- Selected extract -
>> BEGIN
The first rule of Complicated Mothers Day Club is…
We absolutely need to talk about this club.
There is an entire subculture of people for whom Mother’s Day is not just a logistical problem to solve – where to have brunch, how to get the flowers delivered in time – but an occasion for existential angst. Growing up, I did not know as much about this group as I do today, as a card-carrying member. I think of it now as the Complicated Mother’s Day Club (CMDC).
Within this group are people who:
Have mothers who are capital-C Complicated themselves— mentally ill, addicted, abusive, estranged, or otherwise inconsistent in their expressions of care
Have mother figures who are not available to them at this time — because they are a long distance away, sick or otherwise incapacitated, or deceased
Wish to be mothers, to one or more children, but whose circumstances are not cooperating with this desire – from breakups and divorce to fertility struggles and pregnancy loss
Are parenting under impossible conditions – lacking adequate childcare or spousal support, dealing with chronic illnesses, raising children with needs that are unsupported by our society, and more
People facing some very difficult combination of the above
For these people, Mother’s Day is a reminder of all that they do not have.
If this describes you, or someone you love – you can come sit next to us. This post is for you.
Last week, my friend Ashley and I discussed this club vis a vis her own hard initiations into motherhood, which included pregnancy loss. This line of hers stuck with me:
“Most of the time people didn't know what to say to us after our loss, so they didn't say anything. That is not the right thing to do, by the way.”
We agreed that the #1 rule of this club is the opposite of the #1 rule of Fight Club: we absolutely need to talk about it. We don’t want people to keep not saying anything to us about our medium-to-large Mother Wounds. And yet, I understand that it’s hard sometimes to know what the right thing is to do or say.
>> END
- Given information -
>> BEGIN
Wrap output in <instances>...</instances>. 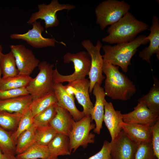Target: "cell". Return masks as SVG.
>> END
- Required tasks -
**A)** In the Complicated Mother's Day Club post, what is the club's #1 rule?
**B)** Write what comes next in the post about the Complicated Mother's Day Club, picking up after its final sentence.

- Answers for the tasks -
**A)** We absolutely need to talk about it, which is the opposite of Fight Club's #1 rule.

**B)**
So, I put out a call to other friends in the club for additional tips, for Complicated Mother’s Day and beyond. I spoke with journalists, novelists, marketing and PR pros, chaplains, and early childhood educators — people who already live comfortably at the intersection of “good with words” and “good with feelings.” Despite their diverse backgrounds, these were the common themes:
When Mother’s Day is Complicated:
#1 Acknowledge what’s hard about this for us.
#2 Ask us how you can help, by empowering us through choice.
#3 Accept what is currently true for us, according to us.
Below, I break this down more explicitly, because I’ve received the feedback that this is helpful to people who want to better give or receive care. I also invite you to add your own ideas (or favorite lines from 80s/90s feminist flicks), if you too are a member of the CMDC.
#1 Acknowledge what’s hard about this day for us.
Words to use:
“Hey, I know Mother’s Day is coming up, and I know _______. I can imagine this might make this a more complicated day to mark.”
What could go in the “_____”? Stick to the concrete details you’re sure about vs. assuming. I.e.:
You imagined spending this day differently.
You are having to navigate this day without _____ (say their name, if you know it).
Things have been hard between you and X.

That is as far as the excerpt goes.